Avete aderito anche al referendum sulla legalizzazione della cannabis. Le 630 mila firme raccolte sono davvero rappresentative o il frutto di una deriva digitale della democrazia?
Nel caso della cannabis non ne facciamo una questione di diritti ma soprattutto di sottrazione del mercato alla malavita organizzata. Siamo convinti che il fenomeno dell’uso di sostanze non si sconfigga con il proibizionismo. Per quanto riguarda la firma online credo sia una grandissima conquista anche per il futuro, un avanzamento – non una deriva – della democrazia perché consente di partecipare attivamente alla vita politica anche a chi vive all’estero o ha difficoltà ad uscire di casa, chi vive nelle province più remote, o semplicemente non ha molto tempo. Hanno detto di tutto, sottovalutando le persone che hanno firmato. Hanno parlato di «clickocrazia» e cose del genere, francamente offensive del senso civico delle persone.
Il papa ha parlato di «cultura dello scarto», riguardo all’eutanasia, sposando le posizioni più oltranziste della politica cattolica.
In generale, per fedeltà al principio di laicità, evito di commentare le dichiarazioni dei religiosi su questi temi. Trovo però davvero molto degradante che si riduca e si banalizzi così questa discussione, offendendo le persone che in questi anni hanno sofferto e hanno reclamato una legge come questa. Persone che di sicuro non sono portatori di una cultura dello scarto.
La destra promette di fermare i referendum, come ha fatto con la legge Zan.

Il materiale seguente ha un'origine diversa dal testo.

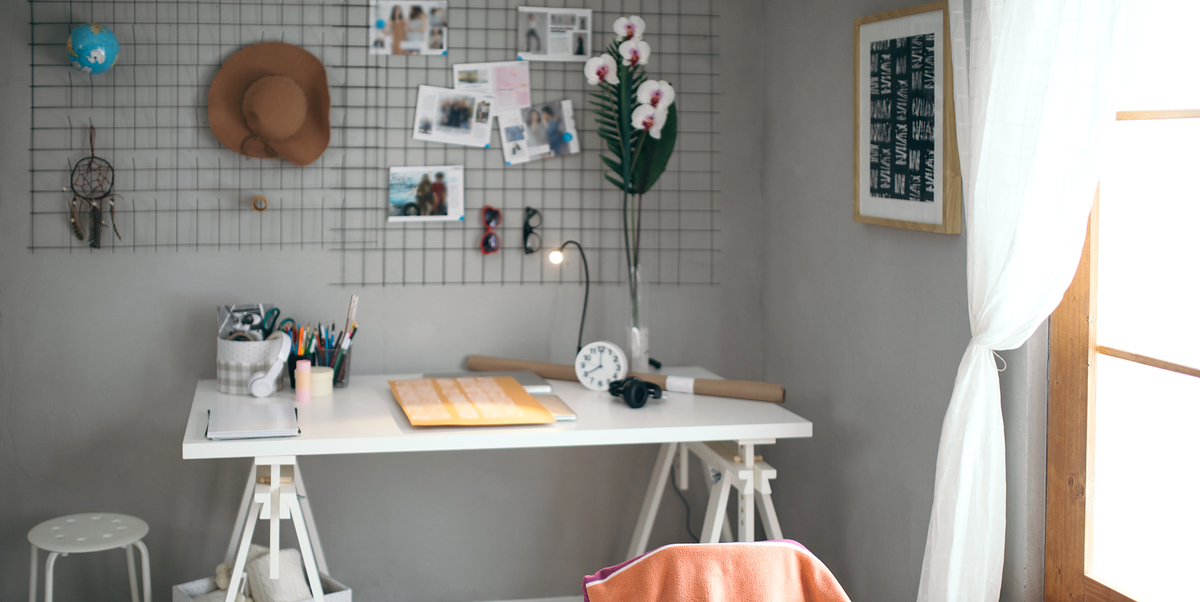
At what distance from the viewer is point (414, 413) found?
6.72 ft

Si sta mettendo la discussione sullo stesso piano in cui la si mise ai tempi del referendum sulla legge 40 (fecondazione assistita, ndr) tentando la via del sabotaggio attraverso il non raggiungimento del quorum. Perché sanno che con tutta evidenza se si portassero davvero gli italiani a votare su questo tema, la stragrande maggioranza sarebbe d’accordo con il legalizzare una pratica che già esiste illegalmente.